> [TEXT EXTRACT]

▼

Dear You: The Middle

Dear you, 

For four years, I’ve witnessed a peculiar tradition. One in which the oldest, bravest, or wisest of us leave in this plethora of words and meanings a piece of advice, hidden in the harrowing tales of what remained for us in these past few years. In simple terms, I suppose this is my meager attempt to do the same. 

Excluding a fresh coat of paint or two, nothing in that old building had changed much over the summer. Familiarly disgruntled teenagers sulked along to their classes under the same blinking fluorescent lights as last year. And yet, everyone was asking me how different it was, how it felt to finally be at the top of the food chain, to be nearing the conclusion. 

It felt wrong to answer. Like when people ask you on your birthday how it feels to be a year older, when in truth, you’re panicking over the existential fact that you feel exactly the same as yesterday. 

Everyone kept saying that it’s the end of something, or the beginning of something else. Worse still, the beginning of the end. And I was floundering for an answer. An answer to a question that had been bothering me for quite some time:

With all this talk of beginnings and ends… what exactly happened to the middle?

I was overly concerned with this mythical space, one that I felt had been lost in between screens, masks, and two years apart. I thought, if this was my story, and I was so quickly approaching the end, then I better make it worth it. I better make up for whatever cruel trick the middle was. 

It seemed my ‘middle’ fell victim to a series of horrible miscommunications and disastrous circumstances. Instead of the glittering, or at least gilded vision of high school I had in my mind, I got blue light, fake sympathy, temporary friends, and what felt like an eternity waiting at the edge of some room or place or corner table for something to change, for someone to notice. 

So I put my faith in the end, in the small trinkets and tokens that I thought represented it. The Friday night homecoming game was chief among them.

It came as the grand conclusion to a week in which nothing had felt or been right, where even my chipper optimism couldn’t really do anything to fix it. With the fate of the entire week, maybe even the entire year, hanging on this hair-thin thread, I walked into the silver-gleaming stadium, the bleachers reflecting in the bright fluorescent lights of adolescent legend. 

I found myself standing at the edge of the blaringly loud student section, for once among a group of friends instead of a solitary wanderer, and I considered that progress. And for that first half, our hapless underdogs were actually succeeding for one in the four years I’ve been here. Surrounded by familiar faces while being waved at by the object of my misguided affection of his own volition, I felt like everything was finally turning out right. Like for once all the lost time, missing friends, and hopeless longing had been worth it somehow. 

But things that good, that blissful, never linger long. 

In an instant, it all seemed to steadily go downhill, my pidge-podge of a group splintering to pieces over small things while the team fumbled their way through the second half as they had the last two times.

▲

> [DATA PROVIDED]
▼

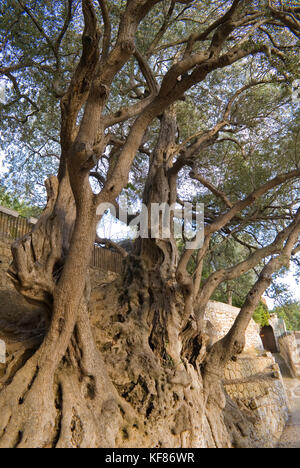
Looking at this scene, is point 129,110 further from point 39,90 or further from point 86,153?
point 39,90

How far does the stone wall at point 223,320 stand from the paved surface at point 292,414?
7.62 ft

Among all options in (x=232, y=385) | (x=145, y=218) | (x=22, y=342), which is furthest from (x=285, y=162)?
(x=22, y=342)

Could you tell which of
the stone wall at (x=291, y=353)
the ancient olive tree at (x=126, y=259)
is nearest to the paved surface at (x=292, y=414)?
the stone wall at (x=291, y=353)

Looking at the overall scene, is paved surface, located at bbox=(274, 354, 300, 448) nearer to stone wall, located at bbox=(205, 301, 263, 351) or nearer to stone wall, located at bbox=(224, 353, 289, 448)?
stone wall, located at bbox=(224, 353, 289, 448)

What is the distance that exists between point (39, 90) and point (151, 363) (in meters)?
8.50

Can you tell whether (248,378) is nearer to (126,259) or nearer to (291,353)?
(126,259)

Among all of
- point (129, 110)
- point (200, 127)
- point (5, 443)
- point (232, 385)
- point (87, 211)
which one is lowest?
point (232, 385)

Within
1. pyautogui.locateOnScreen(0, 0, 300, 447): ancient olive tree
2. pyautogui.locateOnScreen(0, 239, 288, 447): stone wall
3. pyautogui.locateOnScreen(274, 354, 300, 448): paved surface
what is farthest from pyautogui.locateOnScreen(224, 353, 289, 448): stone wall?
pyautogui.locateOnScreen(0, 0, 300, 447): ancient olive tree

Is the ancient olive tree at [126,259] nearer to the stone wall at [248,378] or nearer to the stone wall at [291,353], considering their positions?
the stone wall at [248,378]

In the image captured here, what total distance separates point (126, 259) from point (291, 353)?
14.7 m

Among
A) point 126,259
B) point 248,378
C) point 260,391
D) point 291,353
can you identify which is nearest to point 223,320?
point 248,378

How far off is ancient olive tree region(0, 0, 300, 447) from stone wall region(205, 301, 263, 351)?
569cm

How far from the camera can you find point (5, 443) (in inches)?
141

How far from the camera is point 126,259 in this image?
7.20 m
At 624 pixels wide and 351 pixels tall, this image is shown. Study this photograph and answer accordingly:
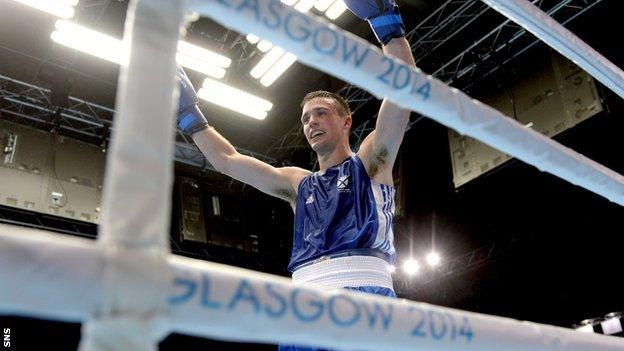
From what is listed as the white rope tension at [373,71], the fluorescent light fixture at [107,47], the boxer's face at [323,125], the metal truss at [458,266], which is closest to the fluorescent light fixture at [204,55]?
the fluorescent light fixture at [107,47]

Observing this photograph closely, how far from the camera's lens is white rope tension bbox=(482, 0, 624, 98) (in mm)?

▲
▼

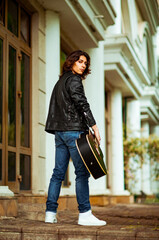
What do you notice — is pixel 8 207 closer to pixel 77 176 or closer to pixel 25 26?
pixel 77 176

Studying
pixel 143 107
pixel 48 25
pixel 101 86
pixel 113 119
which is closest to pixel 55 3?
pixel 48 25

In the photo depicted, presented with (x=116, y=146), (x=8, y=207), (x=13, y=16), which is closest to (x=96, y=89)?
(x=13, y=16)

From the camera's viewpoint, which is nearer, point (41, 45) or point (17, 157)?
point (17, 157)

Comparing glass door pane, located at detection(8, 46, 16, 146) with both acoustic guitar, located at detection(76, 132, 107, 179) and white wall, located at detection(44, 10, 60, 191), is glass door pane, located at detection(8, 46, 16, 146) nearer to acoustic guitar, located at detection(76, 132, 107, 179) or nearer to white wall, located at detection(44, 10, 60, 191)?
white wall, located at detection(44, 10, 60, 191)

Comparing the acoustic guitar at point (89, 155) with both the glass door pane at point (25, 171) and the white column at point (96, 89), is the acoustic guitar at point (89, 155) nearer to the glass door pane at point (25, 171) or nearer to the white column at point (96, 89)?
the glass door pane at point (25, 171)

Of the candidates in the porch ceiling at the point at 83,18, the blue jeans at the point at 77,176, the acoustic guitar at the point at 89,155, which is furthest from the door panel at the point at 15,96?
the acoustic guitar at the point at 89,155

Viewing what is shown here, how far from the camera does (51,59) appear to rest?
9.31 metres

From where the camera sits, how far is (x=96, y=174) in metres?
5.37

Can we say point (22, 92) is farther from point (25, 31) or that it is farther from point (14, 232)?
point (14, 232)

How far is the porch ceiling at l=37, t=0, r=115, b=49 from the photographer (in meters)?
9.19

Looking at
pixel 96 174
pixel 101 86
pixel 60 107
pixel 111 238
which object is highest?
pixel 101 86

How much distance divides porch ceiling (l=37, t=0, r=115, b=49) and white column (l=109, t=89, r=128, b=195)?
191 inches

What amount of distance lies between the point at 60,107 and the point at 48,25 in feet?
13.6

▲
▼

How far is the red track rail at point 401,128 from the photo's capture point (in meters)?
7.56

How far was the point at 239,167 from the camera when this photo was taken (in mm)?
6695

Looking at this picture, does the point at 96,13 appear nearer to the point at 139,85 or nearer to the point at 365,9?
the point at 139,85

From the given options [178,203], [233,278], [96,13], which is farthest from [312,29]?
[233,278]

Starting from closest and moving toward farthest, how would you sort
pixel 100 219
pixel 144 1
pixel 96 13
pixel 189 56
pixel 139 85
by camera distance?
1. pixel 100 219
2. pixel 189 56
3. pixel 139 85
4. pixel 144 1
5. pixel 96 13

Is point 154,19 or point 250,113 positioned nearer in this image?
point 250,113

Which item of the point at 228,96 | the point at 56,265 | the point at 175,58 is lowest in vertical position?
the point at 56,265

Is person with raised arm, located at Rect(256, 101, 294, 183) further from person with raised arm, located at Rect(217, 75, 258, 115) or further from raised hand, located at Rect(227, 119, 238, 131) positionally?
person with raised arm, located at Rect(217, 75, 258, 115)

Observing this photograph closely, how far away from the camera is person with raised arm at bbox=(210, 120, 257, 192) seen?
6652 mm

▲

> [SHORT TASK] Extend the "Dear You: The Middle" letter above, starting right after its final sentence about the group splintering and the team fumbling through the second half.

> [FINAL RESULT]
And we left like that. We left with what remained of my golden, glittering end in shambles, and I wasn’t willing to let it go. So I turned right instead of left, hoping to just see his face, swearing to myself that it would be enough just to catch a glimpse of him. 

But I was wrong. I always am in that respect. Because just a glimpse, however true and beautiful it may be, will never be enough.

So I, like the hundreds of disappointed others, trudged to my car alone, as I had assumed I would be at some point during this fated, mystical night. And as I walked I pondered a great many things. And this is what I found:

Football teams win games and football teams lose games.

Friends fight and make up, and peace offerings are made by means of skittles among other tiny, incomprehensible things.

The girls don’t get the guys, and as they take what they swear are the last looks back (even though they likely aren’t), they make small promises to themselves that someday, maybe soon, they will move on. 

But all of these moments, as big and formidable and calamitous as they seem, are just that — moments. Moments in the middle. And if I can leave you with one piece of advice, it’s this…

This is not the end, nor is it the beginning. This is not the grand conclusion nor the harrowing opener, this is but the upward trudge on our way to something better. The precarious gray area between all that ever will be and all that ever was. And I can promise you…

It’s only temporary.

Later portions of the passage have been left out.